We’ve also been working closely with data from one of our investee companies, Re-Leased, that’s given us a sector, national and global view on what’s happening in real estate and where there will be opportunities in the market going forward. The prime office sector has held up in fairly good shape, we’ve collected 98% of our rents; however, we’ve seen a slowdown in deals and new properties coming onto the market in central London, and what the longer-term impacts are of working from home will be fascinating to see. Retail and hospitality have, unsurprisingly, been badly hit, but we’ve also seen businesses, including ones we invest in, pivot to cater for a changing demand, which suggests that there may be the potential for a rebirth in these sectors.
Bisnow: What was your impression of work from home before this got started? What is it now?
Gardner: Working from home over the past few months has been interesting. I often find that when I am working from New Zealand, I am on a slightly different footing to my colleagues in the UK. Now that we’re all communicating via video calls and emails, the world seems to have grown smaller when everyone is forced to use technology to communicate, rather than it being just me who is on the other end of a conference call — it’s certainly more effective for someone holed up on the other side of the world! When you’re on Zoom, you can be anywhere!

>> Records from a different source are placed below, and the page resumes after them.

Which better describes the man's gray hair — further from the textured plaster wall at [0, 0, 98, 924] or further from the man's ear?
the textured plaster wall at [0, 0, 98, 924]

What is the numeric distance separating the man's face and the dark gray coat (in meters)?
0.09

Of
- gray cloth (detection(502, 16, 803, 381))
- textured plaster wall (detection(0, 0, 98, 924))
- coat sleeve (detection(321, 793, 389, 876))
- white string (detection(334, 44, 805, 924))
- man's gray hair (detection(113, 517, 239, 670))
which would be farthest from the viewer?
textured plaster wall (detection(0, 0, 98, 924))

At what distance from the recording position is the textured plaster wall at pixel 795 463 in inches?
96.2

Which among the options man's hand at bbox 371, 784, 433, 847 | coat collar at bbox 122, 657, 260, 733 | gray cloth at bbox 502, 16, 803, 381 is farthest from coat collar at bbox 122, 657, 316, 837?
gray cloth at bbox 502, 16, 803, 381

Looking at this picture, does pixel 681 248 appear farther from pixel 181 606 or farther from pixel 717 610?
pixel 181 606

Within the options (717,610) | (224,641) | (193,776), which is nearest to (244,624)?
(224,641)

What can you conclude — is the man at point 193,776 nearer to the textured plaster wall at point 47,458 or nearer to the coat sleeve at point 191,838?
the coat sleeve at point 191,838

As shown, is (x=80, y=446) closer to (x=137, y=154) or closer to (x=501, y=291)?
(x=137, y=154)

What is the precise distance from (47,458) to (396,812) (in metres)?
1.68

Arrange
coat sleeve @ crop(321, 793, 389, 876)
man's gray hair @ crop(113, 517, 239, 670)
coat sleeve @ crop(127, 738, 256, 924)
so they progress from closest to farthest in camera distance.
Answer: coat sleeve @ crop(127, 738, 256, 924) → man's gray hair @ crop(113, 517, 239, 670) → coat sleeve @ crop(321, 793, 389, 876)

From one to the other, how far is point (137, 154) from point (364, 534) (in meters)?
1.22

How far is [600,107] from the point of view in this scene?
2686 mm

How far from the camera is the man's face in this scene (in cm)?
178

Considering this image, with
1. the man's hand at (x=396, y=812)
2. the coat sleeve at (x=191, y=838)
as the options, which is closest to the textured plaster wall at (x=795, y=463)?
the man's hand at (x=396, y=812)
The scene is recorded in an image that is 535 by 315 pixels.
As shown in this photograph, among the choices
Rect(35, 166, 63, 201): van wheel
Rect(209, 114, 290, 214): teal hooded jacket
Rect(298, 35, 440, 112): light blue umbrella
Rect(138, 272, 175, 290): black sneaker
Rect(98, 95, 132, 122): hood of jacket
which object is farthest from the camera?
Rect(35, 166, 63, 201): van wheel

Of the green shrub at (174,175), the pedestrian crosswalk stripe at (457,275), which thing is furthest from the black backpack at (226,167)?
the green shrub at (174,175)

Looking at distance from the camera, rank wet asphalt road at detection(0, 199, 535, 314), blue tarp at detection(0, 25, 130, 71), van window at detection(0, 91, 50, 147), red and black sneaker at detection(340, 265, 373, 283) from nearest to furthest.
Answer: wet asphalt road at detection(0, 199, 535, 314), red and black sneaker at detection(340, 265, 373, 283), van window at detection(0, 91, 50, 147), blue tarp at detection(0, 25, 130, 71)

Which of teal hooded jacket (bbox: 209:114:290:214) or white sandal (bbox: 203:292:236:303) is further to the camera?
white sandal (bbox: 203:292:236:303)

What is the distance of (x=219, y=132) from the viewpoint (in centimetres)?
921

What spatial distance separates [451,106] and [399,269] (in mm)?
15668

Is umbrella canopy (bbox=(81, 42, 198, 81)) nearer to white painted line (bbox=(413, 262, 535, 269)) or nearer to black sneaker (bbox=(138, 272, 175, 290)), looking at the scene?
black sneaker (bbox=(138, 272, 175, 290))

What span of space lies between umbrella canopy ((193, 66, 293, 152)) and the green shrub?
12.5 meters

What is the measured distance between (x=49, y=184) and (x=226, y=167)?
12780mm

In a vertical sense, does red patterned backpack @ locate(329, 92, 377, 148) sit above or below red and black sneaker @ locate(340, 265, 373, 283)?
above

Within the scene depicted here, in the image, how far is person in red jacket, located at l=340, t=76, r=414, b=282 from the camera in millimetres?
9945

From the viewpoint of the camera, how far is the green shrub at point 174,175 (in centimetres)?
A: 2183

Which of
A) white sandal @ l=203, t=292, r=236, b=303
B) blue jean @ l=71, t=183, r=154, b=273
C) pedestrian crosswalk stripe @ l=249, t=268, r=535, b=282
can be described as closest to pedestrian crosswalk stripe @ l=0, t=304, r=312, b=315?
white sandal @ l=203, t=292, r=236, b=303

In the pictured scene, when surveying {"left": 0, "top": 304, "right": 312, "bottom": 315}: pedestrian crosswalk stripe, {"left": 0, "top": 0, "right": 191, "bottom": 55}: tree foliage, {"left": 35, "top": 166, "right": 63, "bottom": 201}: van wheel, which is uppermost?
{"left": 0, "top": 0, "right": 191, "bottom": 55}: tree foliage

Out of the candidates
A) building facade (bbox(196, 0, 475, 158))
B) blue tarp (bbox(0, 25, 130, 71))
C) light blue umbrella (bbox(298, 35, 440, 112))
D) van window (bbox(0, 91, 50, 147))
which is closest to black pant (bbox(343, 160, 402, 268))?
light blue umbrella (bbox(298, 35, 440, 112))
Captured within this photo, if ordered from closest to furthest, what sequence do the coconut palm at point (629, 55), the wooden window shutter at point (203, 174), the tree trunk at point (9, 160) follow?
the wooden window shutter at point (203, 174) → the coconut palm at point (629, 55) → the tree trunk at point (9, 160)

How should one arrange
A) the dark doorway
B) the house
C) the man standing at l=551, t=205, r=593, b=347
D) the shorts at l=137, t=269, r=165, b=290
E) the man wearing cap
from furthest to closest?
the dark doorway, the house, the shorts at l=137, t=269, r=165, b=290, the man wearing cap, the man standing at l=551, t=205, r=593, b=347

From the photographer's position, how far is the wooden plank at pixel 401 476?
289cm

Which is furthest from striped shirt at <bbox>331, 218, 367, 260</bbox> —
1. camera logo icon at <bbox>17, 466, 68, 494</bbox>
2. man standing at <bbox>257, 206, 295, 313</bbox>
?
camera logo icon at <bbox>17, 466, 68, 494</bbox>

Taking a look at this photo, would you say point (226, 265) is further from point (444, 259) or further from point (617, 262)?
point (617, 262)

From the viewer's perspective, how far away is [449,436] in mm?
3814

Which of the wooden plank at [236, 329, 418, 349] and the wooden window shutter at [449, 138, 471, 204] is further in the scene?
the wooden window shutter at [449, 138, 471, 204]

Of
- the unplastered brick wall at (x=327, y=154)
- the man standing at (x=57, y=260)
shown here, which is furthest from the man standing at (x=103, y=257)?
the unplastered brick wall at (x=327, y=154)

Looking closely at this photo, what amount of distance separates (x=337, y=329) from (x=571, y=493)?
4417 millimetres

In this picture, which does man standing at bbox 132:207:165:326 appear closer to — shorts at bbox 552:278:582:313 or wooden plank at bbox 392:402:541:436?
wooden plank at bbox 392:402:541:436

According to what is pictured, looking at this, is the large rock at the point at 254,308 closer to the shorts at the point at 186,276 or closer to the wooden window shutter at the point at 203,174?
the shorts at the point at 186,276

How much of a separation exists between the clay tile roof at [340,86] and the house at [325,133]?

Bisnow: How is your company fostering community and maintaining its culture from a distance?
Gardner: Very early on we decided it was a good idea to come together as a team on a daily Zoom call. This isn’t just from a business perspective, but to set some routine and bring the team together to enable people to stay connected. This whole process has made me very aware that everyone is in a totally different position, whether that means they’re at home with kids, separated from family, living on their own or with flatmates and partners; people are faced with varying degrees of difficulty which we need to be mindful of. The WFH experiment has done a great job at humanising aspects of the sector.
Bisnow: How do you think the coronavirus could permanently affect the way real estate does business?
Gardner: The property industry has, traditionally, been slower to innovate than some, but the impact of digitsation and technology on the sector now can’t be ignored.
This period has also opened people’s eyes to the positives that WFH can contribute to the workplace including increased flexibility and time with family, but has also made people more aware of people’s home lives and family environments. I’m hopeful that this will help towards enabling a more diverse sector which is more in touch with the people working within it.
Bisnow: What are you most hopeful about right now?
Gardner: Collectively, we’ve experienced a fairly extreme situation, which I am hopeful will improve our ability to work together and adapt to new situations. On a more personal level, I’m looking forward to getting on with the things I most enjoy doing, and, of course, having a more open option of travelling back to the UK to catch up with friends and colleagues.